▸ **Text section**
◆ ◆ ◆ ◆ ◆

OT-Thinking about a used Miata

Targalx

Very well Known Member
Joined
Jan 22, 2017
Messages
1,175
Reaction score
827
Location
Los Angeles
Probably not but it depends how long you keep a car for as well. I usually go max 3-5 years and drive few miles compared to the average so for me personally it would be fine. I guess if someone is looking at long term, the Mazda might be better. One thing though is that this is not a 70's Fiat! They were pretty bad back then. And it's also not like the rest of the current Fiat lineup because it's built at the Mazda factory in Japan alongside the Miata. It's also got a different engine than the other Fiats. It's got a refined & proven engine that's been used in Europe for years.
But is FIAT even going to remain in the U.S.? They already pulled their bread-and-butter 500, according to this article: https://www.motortrend.com/news/who-owns-fiat/
 

lrod1707

DFO Master
Gold Supporting Member
Joined
Aug 12, 2018
Messages
3,862
Reaction score
1,965
Location
Florida
But is FIAT even going to remain in the U.S.? They already pulled their bread-and-butter 500, according to this article: https://www.motortrend.com/news/who-owns-fiat/
Who knows! They'll probably be gone again like the last time they left in 1983. I'd still buy one in a heartbeat if I would find one really cheap. If they do leave, the market will be littered with good deals on these cars and parts would be easily available for at least 10 years and past that if you get them from Europe. Wouldn't be a bad little machine to keep long term as a collectible and rare (2019 sales were 2,644 units) weekend roadster.
Here's one:
2017, 26,000 miles for $17,500
They're already a good deal:
 
Last edited:

Targalx

Very well Known Member
Joined
Jan 22, 2017
Messages
1,175
Reaction score
827
Location
Los Angeles
Who knows! They'll probably be gone again like the last time they left in 1983. I'd still buy one in a heartbeat if I would find one really cheap. If they do leave, the market will be littered with good deals on these cars and parts would be easily available for at least 10 years and past that if you get them from Europe. Wouldn't be a bad little machine to keep long term as a collectible and rare (2019 sales were 2,644 units) weekend roadster.
2017, 26,000 miles for $17,500
They're already a good deal:
I am glad I did not buy that gorgeous, super deal on a red 1991 Peugeot 405 Mi16 — Peugeot bailed from the U.S. that year and nobody would work on those cars after that. I LOVE the Fiata, don't get me wrong, I do think it's the superior car. But I am iffy about FIAT's presence in the U.S.

◆ ◆ ◆ ◆ ◆

▸ **Supplied data**
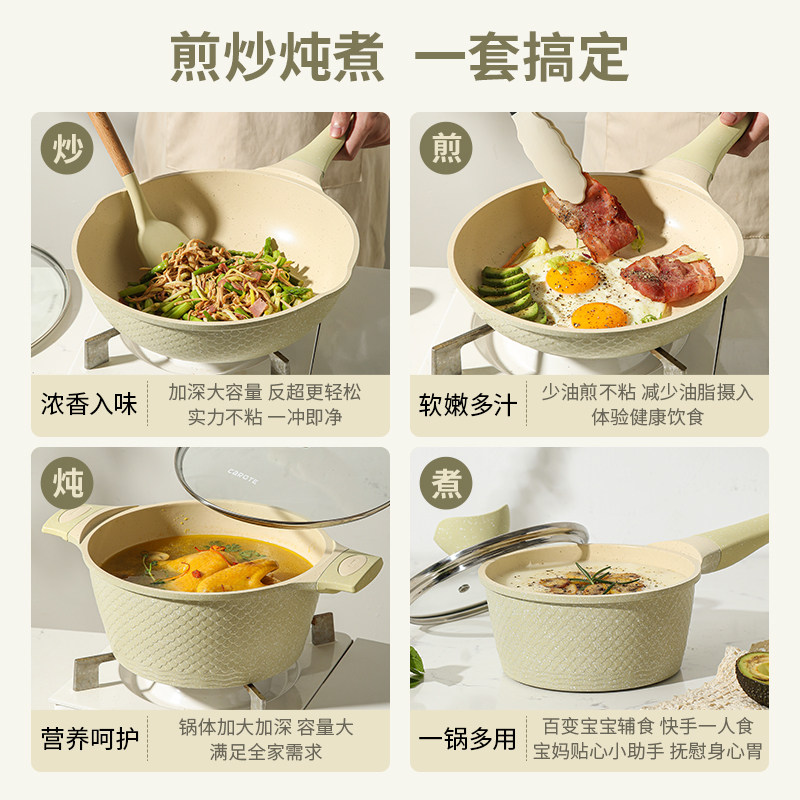 煎炒炖煮 一套搞定

炒

浓香入味

加深大容量 反超更轻松
实力不粘 一冲即净

煎

软嫩多汁

少油煎不粘 减少油脂摄入
体验健康饮食

炖

CAROTE

营养呵护

锅体加大加深 容量大
满足全家需求

煮

一锅多用

百变宝宝辅食 快手一人食
宝妈贴心小助手 抚慰身心胃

◆ ◆ ◆ ◆ ◆

▸ **About this exercise**
Which geographic places are named anywhere in the Miata forum thread, including the posters' listed locations?

▸ **Written solution**
Los Angeles, Japan, Europe, the U.S., and Florida.